Brexit Border ‘backstop’: Tusk challenges UK to come up with solutions

EU leaders to assess in June ‘if the Irish question has been resolved’

EU summit: Donald Tusk, president of the European Council, with Jean-Claude Juncker, head of the European Commission. Photograph: Jack Taylor/Getty

The president of the European Council, Donald Tusk, has put down a clear challenge to the UK to come up with solutions to the Irish Border "backstop" issue within months.

He urged an acceleration of the talks process and told journalists at the end of the EU summit in Brussels that "leaders will assess in June if the Irish question has been resolved, and how to go about a common declaration on our future."

It was a reference also to a framework political agreement on the future trading relationship between the European Union and United Kingdom.

"We want to use the positive momentum in the negotiations to finally settle outstanding issues such as the solution to avoid a hard border between Ireland and Northern Ireland. In parallel we will start our first talks about the future EU-UK relationship," Mr Tusk said.


Both the withdrawal agreement and the framework need to be approved in final legal form by October in order to make time for ratification before Brexit. The guidelines for the future-relationship talks were approved by the 27 heads of government in 30 seconds on Friday.

On Monday Irish diplomats will join the European Commission Brexit taskforce and UK negotiators for the first of another round of technical discussions about Irish issues. Eight days of talks on Ireland are scheduled to be held in Brussels over the next month.

It was a busy summit that, as Mr Tusk put it, saw EU leaders face up “to a number of specific global economic and political risks, including those related to the actions” of Presidents Trump, Putin and Erdogan, and to Brexit negotiations.

Leaders condemned trade measures threatened by the United States, backed the United Kingdom's accusing finger pointed at Russia over the poisoning of Sergei and Yulia Skripal in Salisbury, and denounced Turkish "illegal" actions in the eastern Mediterranean, the Aegean Sea and Syria. They expressed their "full solidarity with Cyprus and Greece" ahead of what will prove a difficult summit with Turkey in Bulgaria on Monday.

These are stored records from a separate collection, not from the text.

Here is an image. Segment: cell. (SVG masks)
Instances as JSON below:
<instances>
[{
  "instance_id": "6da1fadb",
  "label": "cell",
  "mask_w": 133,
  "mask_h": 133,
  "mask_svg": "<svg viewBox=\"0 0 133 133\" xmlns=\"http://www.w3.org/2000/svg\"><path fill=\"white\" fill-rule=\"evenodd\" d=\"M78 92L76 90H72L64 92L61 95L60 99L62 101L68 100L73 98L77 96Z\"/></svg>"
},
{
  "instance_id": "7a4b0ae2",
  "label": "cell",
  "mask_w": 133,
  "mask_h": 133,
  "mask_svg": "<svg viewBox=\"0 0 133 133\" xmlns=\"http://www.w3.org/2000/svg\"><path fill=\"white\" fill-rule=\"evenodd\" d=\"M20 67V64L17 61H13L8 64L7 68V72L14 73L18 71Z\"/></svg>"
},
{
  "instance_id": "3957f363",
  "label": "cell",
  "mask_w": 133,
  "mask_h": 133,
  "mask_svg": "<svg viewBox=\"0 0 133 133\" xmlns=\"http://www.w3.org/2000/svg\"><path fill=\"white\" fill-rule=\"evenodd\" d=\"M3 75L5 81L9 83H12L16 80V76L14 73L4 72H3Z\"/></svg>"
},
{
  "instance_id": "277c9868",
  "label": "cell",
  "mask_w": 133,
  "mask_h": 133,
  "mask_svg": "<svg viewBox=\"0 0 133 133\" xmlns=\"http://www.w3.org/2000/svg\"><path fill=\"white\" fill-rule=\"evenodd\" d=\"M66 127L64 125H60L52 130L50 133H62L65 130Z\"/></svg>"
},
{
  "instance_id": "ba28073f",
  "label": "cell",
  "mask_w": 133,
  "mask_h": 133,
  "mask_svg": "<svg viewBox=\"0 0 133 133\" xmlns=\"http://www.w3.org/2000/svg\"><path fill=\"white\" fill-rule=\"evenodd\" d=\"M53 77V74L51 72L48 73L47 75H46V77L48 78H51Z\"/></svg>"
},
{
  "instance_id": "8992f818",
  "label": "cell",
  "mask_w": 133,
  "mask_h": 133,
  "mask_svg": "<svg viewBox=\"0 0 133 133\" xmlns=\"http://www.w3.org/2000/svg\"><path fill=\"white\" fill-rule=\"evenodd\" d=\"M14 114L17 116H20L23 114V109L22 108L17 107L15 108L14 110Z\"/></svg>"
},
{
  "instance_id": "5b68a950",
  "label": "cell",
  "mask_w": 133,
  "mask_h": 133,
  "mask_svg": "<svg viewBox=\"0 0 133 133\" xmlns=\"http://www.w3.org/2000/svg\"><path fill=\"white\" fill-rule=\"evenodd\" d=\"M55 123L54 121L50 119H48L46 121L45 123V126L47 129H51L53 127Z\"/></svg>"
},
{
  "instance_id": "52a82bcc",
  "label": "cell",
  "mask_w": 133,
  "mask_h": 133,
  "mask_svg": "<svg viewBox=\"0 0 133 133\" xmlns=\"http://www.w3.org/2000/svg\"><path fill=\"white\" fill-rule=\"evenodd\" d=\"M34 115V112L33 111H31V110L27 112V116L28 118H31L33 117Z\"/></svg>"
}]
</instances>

EU enlargement will definitely not be on the agenda, journalists were told.

Skripal poisoning

Mr Tusk said of Salisbury that he was “personally especially pleased that, despite the tough Brexit negotiations, the European Union has demonstrated unanimous and unequivocal unity with the UK in the face of this attack”.

Leaders agreed to call the EU ambassador to Moscow back to Brussels for consultations, and up to 10 member states, including Ireland, pledged that they would examine national measures, including the expulsion of diplomats in retaliation. They agreed it was “highly likely” that Russia was involved.

The 19 euro-zone leaders, at their subsummit, reflected agreement on upgrading the union’s bailout arm, the European Stability Mechanism, which could monitor country debt and analyse long-term economic growth.

But Taoiseach Leo Varadkar was adamant, with the support of several other states, that it should remain intergovernmental and not be incorporated into the ambit of the commission.

Disagreement remains over the introduction of fiscal measures that could help stem economic shocks across the euro zone.

The controversial new secretary general of the European Commission, Martyn Selmayr, whose appointment has caused a storm of criticism, will, however, take away some comfort from the summit: lavish praise from President Macron, Chancellor Merkel and his boss, the commission’s president, Jean-Claude Juncker.